Pressure nothing new for NSW debutant Suaalii

Joseph-Aukaso Suaalii will again be in the spotlight in the Origin opener. (Dan Himbrechts/AAP PHOTOS)

At 20 years of age, Joseph-Aukuso Suaalii has already made a career of standing up to pressure.

Every rugby league fan in the country knew Suaalii's name before he'd taken the field at NRL level, before he'd even finished high school.

So prodigious was his talent that by 16, Suaalii was offered a six-figure salary and a chance for Olympic selection by Rugby Australia, and then became the subject of a bidding war between South Sydney and the Sydney Roosters.

After winning that tussle, the Roosters needed to get an exemption to play him in the NRL as a 17-year-old, convinced an athlete as rare as 196cm tall, fast-as-you-like Suaalii could no longer sit on the sidelines.

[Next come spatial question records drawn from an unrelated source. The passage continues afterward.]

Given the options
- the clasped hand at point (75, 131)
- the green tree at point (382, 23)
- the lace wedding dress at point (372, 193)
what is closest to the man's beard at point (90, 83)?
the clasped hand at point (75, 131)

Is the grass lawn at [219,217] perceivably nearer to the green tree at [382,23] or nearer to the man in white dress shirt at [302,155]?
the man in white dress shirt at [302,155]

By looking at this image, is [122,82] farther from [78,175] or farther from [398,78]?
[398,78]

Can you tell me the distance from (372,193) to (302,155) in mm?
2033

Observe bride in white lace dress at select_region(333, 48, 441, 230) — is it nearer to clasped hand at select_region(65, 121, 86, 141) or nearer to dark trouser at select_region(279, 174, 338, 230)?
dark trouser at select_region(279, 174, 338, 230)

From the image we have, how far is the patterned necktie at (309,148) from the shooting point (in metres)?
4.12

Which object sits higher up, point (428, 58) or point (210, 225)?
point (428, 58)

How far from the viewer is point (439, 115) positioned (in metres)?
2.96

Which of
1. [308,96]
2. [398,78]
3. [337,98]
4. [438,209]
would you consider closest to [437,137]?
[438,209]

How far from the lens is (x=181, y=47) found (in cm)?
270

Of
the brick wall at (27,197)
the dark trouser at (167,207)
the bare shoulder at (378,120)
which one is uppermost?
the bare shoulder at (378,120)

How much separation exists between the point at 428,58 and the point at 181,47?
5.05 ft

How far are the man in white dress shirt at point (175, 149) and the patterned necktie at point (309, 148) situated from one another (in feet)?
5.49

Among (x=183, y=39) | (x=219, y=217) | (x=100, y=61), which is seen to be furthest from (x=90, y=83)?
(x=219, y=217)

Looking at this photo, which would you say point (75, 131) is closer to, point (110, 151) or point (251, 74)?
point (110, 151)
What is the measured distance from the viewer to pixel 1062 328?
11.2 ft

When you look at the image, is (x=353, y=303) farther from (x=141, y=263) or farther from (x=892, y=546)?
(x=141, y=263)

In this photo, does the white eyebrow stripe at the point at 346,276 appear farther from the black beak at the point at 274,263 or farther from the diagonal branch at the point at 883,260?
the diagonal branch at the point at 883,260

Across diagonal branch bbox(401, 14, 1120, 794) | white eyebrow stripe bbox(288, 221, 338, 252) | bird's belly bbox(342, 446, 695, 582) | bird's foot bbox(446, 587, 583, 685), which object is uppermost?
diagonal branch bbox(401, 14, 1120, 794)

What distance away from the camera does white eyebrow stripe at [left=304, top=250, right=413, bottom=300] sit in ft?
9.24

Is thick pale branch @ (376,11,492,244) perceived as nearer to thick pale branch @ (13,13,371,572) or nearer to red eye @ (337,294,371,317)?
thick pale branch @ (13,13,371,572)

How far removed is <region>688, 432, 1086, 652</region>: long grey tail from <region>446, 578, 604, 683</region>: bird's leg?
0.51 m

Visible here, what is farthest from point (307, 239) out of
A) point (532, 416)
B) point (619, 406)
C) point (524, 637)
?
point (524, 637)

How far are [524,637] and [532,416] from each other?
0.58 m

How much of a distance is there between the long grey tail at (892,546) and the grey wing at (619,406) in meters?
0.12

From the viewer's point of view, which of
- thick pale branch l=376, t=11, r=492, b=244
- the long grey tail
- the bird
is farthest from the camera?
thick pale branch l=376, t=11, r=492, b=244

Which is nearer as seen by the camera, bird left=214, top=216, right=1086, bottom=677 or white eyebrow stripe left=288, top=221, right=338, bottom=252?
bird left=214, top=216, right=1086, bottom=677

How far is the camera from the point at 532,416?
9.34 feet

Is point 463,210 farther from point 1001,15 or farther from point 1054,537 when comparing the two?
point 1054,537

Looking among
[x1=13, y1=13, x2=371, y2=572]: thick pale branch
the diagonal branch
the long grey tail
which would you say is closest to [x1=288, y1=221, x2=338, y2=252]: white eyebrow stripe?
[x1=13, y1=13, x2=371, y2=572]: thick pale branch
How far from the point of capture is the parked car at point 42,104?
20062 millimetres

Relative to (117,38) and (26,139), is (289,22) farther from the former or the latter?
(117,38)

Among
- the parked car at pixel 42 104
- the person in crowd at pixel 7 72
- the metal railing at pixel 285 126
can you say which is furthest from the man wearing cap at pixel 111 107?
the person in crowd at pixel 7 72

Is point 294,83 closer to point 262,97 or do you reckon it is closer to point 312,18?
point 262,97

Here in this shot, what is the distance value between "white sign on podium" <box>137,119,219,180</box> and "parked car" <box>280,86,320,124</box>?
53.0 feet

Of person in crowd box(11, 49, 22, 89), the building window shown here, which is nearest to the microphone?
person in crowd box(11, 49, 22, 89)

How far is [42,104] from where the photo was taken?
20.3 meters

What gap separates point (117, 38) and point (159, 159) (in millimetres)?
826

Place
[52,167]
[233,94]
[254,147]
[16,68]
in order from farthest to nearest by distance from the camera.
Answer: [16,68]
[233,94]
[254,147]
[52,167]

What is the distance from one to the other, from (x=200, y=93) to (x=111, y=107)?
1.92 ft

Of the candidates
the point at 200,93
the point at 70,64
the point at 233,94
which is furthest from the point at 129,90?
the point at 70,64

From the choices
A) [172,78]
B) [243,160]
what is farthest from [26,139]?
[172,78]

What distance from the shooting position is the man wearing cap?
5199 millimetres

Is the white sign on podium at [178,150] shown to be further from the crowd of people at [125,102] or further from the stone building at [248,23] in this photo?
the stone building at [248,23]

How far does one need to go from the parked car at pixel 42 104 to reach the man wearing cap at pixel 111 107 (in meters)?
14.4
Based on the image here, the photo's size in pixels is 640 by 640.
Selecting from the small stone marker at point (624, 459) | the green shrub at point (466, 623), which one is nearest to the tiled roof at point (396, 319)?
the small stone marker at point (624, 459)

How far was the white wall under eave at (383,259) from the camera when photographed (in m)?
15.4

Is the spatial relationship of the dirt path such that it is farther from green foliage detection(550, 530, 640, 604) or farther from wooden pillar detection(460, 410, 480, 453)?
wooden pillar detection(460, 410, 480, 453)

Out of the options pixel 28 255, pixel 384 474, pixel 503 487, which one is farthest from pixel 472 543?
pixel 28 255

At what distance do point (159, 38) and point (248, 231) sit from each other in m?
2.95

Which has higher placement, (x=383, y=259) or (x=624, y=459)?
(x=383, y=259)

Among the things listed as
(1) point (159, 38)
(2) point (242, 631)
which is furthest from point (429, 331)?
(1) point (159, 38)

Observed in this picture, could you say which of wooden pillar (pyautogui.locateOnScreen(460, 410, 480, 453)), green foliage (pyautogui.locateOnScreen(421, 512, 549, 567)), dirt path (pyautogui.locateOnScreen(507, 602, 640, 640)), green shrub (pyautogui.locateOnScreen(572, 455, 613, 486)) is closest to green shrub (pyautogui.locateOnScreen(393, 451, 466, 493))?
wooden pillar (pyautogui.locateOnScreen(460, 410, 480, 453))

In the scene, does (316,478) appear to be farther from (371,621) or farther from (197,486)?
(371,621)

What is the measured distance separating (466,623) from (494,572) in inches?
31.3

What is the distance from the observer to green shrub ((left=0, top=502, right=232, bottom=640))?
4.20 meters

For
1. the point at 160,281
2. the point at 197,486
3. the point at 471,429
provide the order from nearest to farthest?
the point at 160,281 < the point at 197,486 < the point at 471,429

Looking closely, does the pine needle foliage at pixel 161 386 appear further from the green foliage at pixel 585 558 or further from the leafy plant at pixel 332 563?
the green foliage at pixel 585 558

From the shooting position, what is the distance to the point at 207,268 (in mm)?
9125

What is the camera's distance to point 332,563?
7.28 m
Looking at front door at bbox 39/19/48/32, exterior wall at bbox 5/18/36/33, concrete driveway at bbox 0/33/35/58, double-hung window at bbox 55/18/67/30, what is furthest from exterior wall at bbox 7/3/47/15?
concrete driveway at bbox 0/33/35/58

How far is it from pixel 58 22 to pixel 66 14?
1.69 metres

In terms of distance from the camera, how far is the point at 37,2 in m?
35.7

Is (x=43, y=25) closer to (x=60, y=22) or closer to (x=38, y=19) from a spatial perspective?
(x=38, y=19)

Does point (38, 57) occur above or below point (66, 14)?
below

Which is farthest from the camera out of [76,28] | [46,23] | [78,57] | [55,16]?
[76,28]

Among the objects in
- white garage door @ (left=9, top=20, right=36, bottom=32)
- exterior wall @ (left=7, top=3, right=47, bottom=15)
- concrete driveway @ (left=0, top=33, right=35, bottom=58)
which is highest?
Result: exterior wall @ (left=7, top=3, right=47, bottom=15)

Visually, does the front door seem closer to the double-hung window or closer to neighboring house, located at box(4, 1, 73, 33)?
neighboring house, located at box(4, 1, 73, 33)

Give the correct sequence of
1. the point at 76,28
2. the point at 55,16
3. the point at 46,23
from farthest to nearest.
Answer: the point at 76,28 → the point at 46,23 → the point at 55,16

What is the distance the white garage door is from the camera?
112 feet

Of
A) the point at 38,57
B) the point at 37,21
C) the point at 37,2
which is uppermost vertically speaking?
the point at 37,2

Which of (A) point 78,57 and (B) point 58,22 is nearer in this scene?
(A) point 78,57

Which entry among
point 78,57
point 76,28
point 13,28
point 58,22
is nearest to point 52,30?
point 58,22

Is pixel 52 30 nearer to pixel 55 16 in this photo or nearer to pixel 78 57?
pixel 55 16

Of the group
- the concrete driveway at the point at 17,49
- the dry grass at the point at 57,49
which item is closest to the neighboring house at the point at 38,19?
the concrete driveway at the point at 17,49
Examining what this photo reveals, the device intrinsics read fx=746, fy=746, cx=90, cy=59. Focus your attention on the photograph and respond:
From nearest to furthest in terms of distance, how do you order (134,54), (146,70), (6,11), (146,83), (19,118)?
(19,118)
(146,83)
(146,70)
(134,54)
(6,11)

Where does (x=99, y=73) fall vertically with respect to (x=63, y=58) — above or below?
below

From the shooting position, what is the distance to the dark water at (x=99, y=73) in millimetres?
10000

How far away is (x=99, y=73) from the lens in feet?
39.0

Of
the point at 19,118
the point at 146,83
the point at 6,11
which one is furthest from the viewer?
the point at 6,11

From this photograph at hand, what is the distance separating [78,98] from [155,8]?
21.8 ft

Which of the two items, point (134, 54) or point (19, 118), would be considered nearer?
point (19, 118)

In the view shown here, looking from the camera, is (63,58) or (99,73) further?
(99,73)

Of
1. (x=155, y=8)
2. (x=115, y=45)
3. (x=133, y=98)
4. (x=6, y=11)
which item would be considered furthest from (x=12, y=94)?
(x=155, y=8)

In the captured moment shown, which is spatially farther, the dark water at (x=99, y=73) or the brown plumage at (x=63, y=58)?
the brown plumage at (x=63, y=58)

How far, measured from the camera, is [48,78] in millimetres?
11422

Then there was the 2022 World Cup in England, where Suaalii slotted seamlessly into fullback - a position he had never played at NRL level - and hoisted Samoa into their first-ever World Cup final.

"I think that was when people started looking at 'Su' and saying, 'Oh, he's the real deal'," Roosters and NSW teammate Angus Crichton said.

"He had the pressure of the whole nation on him at fullback.

"There was so much criticism coming on to him, and then the way he bounced back from that and was a part of taking that team all the way to the final."

Handling the public and media interest that came with his multi-million dollar switch to rugby union took an altogether different level of poise.

It's hard to imagine any other teenager in the country was as envied by the sporting public as Suaalii when he put pen to paper on a $4.8 million, three-year deal that begins in 2025.

No NRL player in history has ever earned as big a salary.

With selection for the State of Origin series opener, Suaalii found himself under the now-familiar spotlight again.

The soon-to-be NSW centre was met with all kinds of criticism last Sunday, from those who doubted his form, to those insisting a player bound for rugby union had no place on rugby league's biggest stage.

But when Suaalii's NSW teammates are asked whether he'll be up to the latest test set by the rugby league pressure cooker, their answers follow the same pattern.

Just look at his track record.

"He's been dealing with that sort of pressure since he was touted as the next big thing when he was like 10 years old," Crichton said.

"It's nothing new to him and the pressure is nothing new to him.

"He's obviously got all the tricks in his trick bag, and he's tough as nails. I think he's earned this debut, nobody can say he hasn't."

Playing for Samoa at the World Cup, NSW winger Brian To'o saw Suaalii's star qualities first-hand.

"He's definitely the kid that soaks everything in, he is a real born leader," he said.

"He was the kind of guy who was a real professional with everything he did."

Fellow Blues centre and Samoa teammate Stephen Crichton says Suaalii's form has never wavered in the face of challenges.

"Everything about him is elite," he says.

"His highlights of this year and in the past few years, say that he should be here."